This Quick Start deploys an Auto Scaling group of Check Point CloudGuard Security Gateways to protect a web service.
Check Point CloudGuard for AWS extends comprehensive enterprise-grade security, including zero-day threat protection, deep packet HTTPS inspection, intrusion prevention system (IPS), and complete application and identity awareness, to the AWS Cloud. It protects assets in the cloud from attacks while enabling secure connectivity, and lets you enforce consistent security policies across your entire organization.
When you deploy the Quick Start, you can choose to include load balancers, web servers, and a preconfigured Security Management Server to manage the Security Gateways. The deployment is automated by AWS CloudFormation templates and takes about 30 minutes.
What you'll build
How to deploy
Cost and licenses
What you'll build
Use this Quick Start to automatically set up the following Check Point CloudGuard Auto Scaling environment on AWS:
- A highly available architecture that spans at least two Availability Zones.*
- A virtual private cloud (VPC) configured with public and private subnets according to AWS best practices, to provide you with your own virtual network on AWS.*
- An internet gateway to allow access to the internet. This gateway is used by the CloudGuard Security Gateways to send and receive traffic.*
- In the public subnets, CloudGuard Security Gateways in an Auto Scaling group.
- Either an external Application Load Balancer that operates at the application layer or a Network Load Balancer that operates at the transport level, to route traffic from the internet to the CloudGuard Security Gateways.
- (Optional) In a public subnet, a preconfigured CloudGuard Security Management Server, to manage the Security Gateways.
- (Optional) In the private subnets, an Auto Scaling group of web servers.
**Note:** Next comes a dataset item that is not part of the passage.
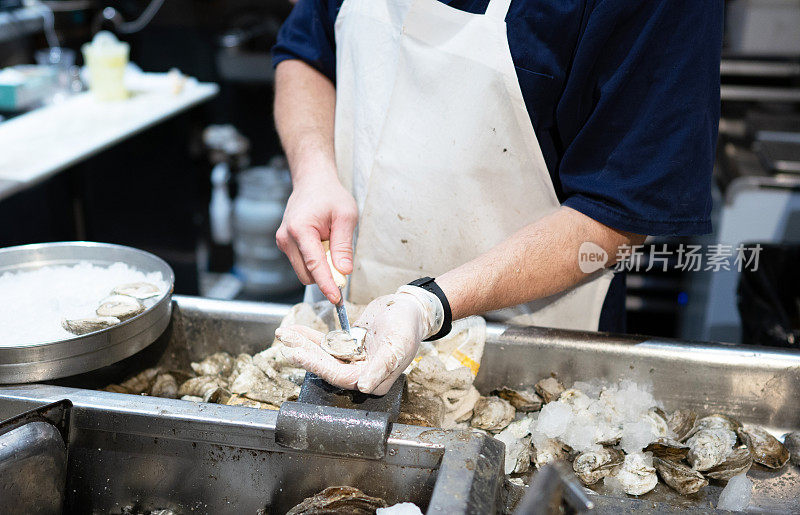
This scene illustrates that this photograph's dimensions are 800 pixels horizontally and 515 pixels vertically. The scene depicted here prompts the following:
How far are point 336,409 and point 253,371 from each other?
0.37 m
- If you choose to deploy your workload of web servers, an internal Application Load Balancer, to route traffic from the Security Gateways to your workload.
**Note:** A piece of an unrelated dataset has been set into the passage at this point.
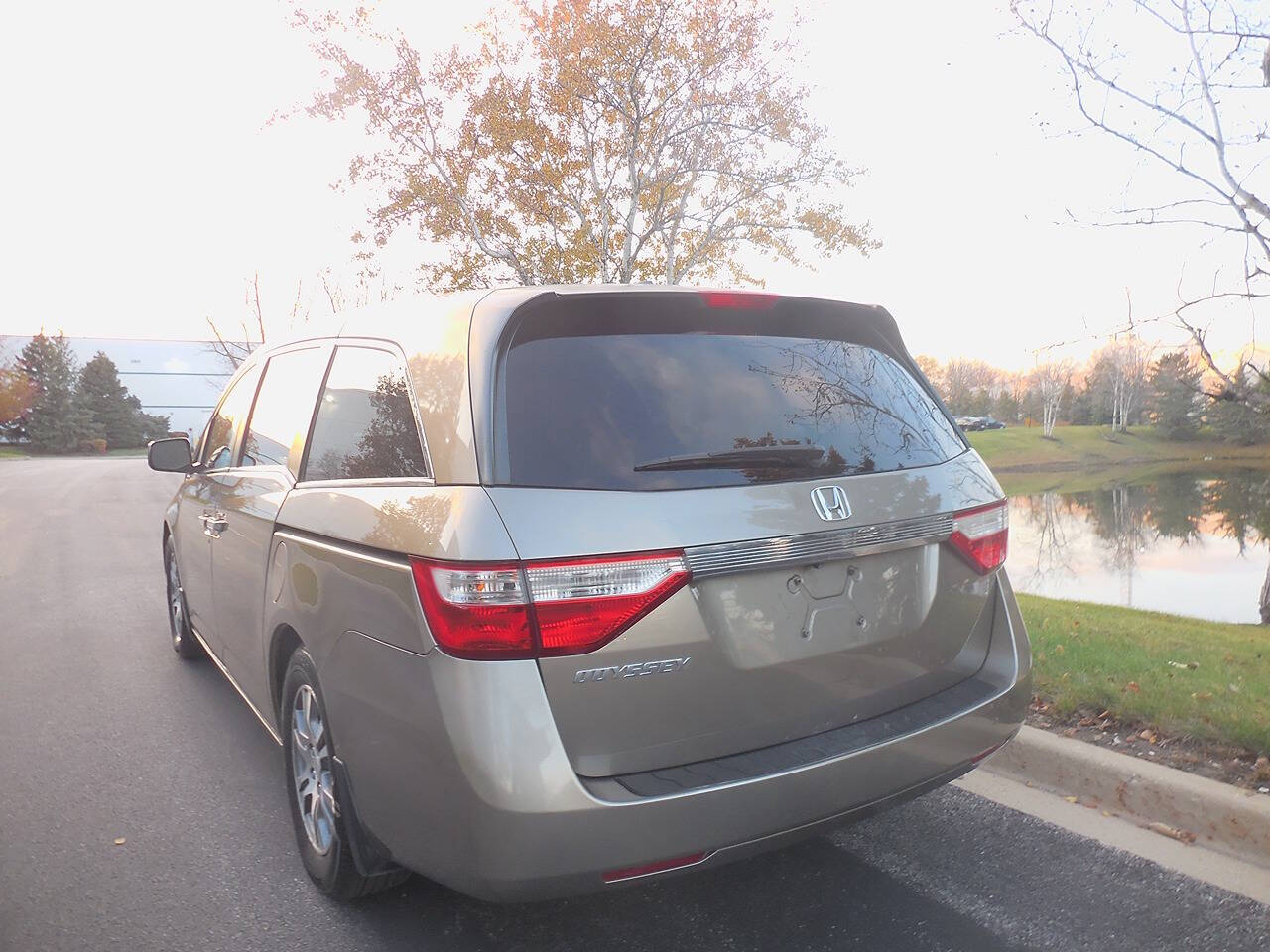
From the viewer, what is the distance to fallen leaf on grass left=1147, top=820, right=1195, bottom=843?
3.08 meters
* The template that deploys the Quick Start into an existing VPC skips the tasks marked by asterisks and prompts you for your existing VPC configuration.
How to deploy
To build your Check Point CloudGuard Auto Scaling environment on AWS, follow the instructions in the deployment guide. The deployment process includes these steps:
- If you don't already have an AWS account, sign up at https://aws.amazon.com.
- Subscribe to the Amazon Machine Image (AMI) for Check Point CloudGuard Security Gateway and (optionally) CloudGuard Security Management Server in AWS Marketplace. You can choose from several licensing options that are detailed in the deployment guide.
- Launch the Quick Start. Each deployment takes about 30 minutes. You can choose from two options:
- Review and test the deployment by verifying that your web service is accessible via the external Application or Network Load Balancer DNS address.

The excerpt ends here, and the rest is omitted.